YANKEE DOODLE BOYCHIK
by
Book Details
About the Book
Jack
known on the street as Jake and Boychik to his ma, was born on the Fourth of
July on Chicago’s Southside, smelling distance from the stockyards.
Yankee Doodle Boychik starts in
1919. Jack is four and living packed
“like herring in a barrel” behind Pa’s shoe store. The struggles and triumphs, poignant and funny, to become a real
American boy are portrayed through his eyes.

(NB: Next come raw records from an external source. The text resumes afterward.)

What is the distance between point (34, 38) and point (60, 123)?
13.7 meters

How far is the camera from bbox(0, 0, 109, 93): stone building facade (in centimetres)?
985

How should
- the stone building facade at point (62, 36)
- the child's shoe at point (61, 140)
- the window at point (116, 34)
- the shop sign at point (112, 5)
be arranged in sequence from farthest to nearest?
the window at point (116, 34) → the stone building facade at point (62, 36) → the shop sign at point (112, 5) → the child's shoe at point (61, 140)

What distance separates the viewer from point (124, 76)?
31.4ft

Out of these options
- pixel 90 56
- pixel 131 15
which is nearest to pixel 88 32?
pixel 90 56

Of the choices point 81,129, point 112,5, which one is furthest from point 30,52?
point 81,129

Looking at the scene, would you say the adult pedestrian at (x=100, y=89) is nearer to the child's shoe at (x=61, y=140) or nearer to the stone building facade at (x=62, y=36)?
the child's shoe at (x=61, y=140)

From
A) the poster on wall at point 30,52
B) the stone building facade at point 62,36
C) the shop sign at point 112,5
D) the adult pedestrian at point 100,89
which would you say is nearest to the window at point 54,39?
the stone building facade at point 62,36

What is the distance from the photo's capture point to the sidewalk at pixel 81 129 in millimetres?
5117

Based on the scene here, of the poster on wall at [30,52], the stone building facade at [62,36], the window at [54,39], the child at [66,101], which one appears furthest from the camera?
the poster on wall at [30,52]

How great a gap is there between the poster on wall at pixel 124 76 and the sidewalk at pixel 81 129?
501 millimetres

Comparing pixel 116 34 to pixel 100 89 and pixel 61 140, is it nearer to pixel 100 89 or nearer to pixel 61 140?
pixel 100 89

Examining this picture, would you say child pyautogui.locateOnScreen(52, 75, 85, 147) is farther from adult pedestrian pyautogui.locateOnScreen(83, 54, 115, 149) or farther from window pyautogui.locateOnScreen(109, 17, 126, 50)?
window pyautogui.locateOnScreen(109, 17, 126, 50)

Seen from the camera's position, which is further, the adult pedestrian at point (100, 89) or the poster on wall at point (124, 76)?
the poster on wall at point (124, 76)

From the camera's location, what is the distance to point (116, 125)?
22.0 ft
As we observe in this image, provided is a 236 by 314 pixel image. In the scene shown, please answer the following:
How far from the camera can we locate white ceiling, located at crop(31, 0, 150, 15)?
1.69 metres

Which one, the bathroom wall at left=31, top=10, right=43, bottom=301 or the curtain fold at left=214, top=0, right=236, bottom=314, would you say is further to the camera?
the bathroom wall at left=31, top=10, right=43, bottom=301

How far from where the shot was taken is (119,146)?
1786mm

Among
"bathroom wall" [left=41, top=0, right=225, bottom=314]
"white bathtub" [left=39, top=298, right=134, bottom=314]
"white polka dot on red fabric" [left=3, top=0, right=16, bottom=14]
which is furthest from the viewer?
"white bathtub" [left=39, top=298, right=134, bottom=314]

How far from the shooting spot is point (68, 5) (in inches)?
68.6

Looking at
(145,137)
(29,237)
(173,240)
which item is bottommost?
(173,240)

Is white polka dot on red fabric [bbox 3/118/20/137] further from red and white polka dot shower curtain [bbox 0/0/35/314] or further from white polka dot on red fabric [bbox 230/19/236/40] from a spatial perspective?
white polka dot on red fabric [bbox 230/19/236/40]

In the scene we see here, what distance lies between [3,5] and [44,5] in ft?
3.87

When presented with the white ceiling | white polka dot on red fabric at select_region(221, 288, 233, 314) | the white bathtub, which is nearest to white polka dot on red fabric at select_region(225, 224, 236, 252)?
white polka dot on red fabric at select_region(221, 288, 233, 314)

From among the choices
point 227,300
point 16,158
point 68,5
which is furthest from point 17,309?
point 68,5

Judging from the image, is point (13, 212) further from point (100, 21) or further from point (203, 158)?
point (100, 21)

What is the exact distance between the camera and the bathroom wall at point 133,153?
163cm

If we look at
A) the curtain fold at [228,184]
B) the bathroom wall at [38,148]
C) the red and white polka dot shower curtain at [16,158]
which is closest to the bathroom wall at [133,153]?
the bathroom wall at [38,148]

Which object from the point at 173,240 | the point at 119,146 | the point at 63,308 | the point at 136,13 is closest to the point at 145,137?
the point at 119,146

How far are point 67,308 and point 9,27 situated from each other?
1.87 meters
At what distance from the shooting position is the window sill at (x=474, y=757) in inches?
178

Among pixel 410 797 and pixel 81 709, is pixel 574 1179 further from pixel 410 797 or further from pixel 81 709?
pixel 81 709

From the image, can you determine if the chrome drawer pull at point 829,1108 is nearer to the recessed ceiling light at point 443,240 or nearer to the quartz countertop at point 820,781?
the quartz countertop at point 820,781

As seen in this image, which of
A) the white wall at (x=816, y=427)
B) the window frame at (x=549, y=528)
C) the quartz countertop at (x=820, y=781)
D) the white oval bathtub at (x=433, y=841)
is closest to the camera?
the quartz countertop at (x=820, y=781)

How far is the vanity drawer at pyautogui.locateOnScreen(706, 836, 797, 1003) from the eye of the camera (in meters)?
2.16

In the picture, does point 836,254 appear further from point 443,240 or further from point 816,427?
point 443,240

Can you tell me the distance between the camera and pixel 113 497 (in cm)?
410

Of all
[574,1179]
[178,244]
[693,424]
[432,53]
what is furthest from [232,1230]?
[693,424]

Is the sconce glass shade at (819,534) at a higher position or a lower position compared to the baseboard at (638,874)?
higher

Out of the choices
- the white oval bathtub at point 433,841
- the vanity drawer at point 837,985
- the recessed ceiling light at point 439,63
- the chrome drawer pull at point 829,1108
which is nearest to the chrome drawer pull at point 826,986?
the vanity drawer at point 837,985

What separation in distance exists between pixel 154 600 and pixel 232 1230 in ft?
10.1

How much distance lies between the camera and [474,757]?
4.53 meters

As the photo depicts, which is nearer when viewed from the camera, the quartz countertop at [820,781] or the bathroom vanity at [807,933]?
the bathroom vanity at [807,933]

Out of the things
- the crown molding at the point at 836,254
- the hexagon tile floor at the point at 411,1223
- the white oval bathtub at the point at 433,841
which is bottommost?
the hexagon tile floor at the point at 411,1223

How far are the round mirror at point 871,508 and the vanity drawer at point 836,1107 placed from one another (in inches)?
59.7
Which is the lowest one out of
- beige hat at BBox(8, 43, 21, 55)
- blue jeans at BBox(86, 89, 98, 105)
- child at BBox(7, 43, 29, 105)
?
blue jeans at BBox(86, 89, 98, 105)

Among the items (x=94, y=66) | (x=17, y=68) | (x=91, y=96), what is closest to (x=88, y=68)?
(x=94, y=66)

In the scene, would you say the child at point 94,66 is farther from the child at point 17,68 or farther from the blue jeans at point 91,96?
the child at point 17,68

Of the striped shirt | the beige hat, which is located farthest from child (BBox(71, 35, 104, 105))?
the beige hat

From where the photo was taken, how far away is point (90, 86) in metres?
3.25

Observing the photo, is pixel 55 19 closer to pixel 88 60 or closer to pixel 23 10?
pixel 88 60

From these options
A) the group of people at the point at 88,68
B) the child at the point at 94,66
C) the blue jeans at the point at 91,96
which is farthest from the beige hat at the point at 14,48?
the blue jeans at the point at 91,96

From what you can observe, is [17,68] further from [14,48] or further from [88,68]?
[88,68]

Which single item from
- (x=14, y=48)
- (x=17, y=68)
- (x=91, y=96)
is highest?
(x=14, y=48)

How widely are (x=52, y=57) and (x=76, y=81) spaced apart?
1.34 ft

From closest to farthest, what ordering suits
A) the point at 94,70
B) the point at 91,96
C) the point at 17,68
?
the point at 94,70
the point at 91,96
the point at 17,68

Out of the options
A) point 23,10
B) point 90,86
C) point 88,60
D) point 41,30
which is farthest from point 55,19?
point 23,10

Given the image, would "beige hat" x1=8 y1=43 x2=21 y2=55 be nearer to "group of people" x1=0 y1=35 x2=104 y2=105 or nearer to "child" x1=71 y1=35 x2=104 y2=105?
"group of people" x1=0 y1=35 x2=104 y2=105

The story takes the reader through forty chapter stories to his bar
mitzvah when he invites the neighbors to their first Jewish party.
It
was the magic time of radio and Babe Ruth, of Paul Whiteman’s band serial
movies on Saturday morning. Jake
confronts his immigrant Ma’s old country values, convincing her that there is
time in his day for sports as well as study and its all right for a Jewish boy
to play the sax in a jazz band, rather than a fiddle in a concert hall.
This
is not the usual coming of age story.
In Yankee Doodle Boychik, a
Jewish boy grows up in a functional
family. Discipline is tempered by
Ma’s love and conflicts resolved without sacrificing religious principle.
By
the last chapter, the reader will have laughed and cried with Jake as he
pursues the wins and losses of his dreams.
About the Author
JACK I STILLERMAN is the author of A Chicago Memoir-Yankee Doodle Boyhood, winner of National Legacy Award, published in variety of literary journals. He is graduate of Northwestern University Dental School. He lives in California.